This is the most common question I receive in consultations since everyone prefers to put this behind them. Unfortunately, there is a wide range in how long a divorce can take to complete in Illinois due to many factors.
The foremost determining factor on timing depends on whether a divorce is uncontested or contested. If uncontested – meaning the parties generally agree on the major issues (e.g., parental responsibility, division of property, maintenance and child support, etc.), the entire process can take as little as two months.
If contested, a large number of issues will determine the length of the process. First is the general positioning of each party: are they obstinate and refusing to agree on anything? If so, every issue must be resolved through hearings and ultimately a trial.
Second is the size and complexity of the marital estate. How many financial accounts exist? Do you suspect other accounts or assets have been hidden? Are there hard to value private investments (e.g., rental real estate, a family business, grants of stock options, etc.)? Will there be any claims of marital dissipation (for an affair or otherwise) which requires forensic work? If a source of contention, any of these issues can significantly lengthen the process.
Third is the court docket. That is, how busy is the court and can hearings be scheduled and motions presented in a timely fashion? Some counties such as Cook County are notoriously busy. Sometimes even simple matters are heard on one day with the follow up or conclusion of the matter scheduled a month or so later. Also, the judge plays a role in determining overall length. If the judge continuously delays hearings in the hope of the parties reaching a settlement, the process can be delayed substantially.
These factors can extend the divorce into a multi-year process. Worse, even after divorce, the matter may feel as if it continues due to post-decree issues.

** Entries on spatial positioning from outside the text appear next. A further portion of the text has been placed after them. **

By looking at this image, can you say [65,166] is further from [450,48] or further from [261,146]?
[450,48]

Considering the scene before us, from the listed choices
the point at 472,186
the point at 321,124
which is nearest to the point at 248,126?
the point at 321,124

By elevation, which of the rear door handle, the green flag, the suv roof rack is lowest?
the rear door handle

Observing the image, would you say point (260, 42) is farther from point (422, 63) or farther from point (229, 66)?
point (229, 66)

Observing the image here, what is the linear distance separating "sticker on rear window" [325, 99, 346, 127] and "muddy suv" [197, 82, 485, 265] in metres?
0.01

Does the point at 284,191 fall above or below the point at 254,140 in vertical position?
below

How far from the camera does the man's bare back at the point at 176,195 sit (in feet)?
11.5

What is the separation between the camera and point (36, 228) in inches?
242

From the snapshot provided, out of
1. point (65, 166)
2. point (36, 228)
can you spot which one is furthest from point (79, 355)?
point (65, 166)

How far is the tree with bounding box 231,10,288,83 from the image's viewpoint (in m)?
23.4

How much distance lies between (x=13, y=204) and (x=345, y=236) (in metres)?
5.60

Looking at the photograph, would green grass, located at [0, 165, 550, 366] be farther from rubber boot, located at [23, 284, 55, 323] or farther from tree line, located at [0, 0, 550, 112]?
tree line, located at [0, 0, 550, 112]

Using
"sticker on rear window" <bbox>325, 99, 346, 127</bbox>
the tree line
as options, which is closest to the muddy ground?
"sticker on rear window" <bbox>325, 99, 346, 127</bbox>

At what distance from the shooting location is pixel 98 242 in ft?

These may relate to the enforcement of a decision or settlement, changing facts and circumstances (e.g., one parent desiring to move significantly farther away, the loss of a job impacting child support and maintenance, etc.), or to address issues potentially unresolved by the judgement such as college expenses.
To shorten the length of the process, attorneys and clients must prioritize what truly matters and avoid arguing over issues which ultimately have little relative impact.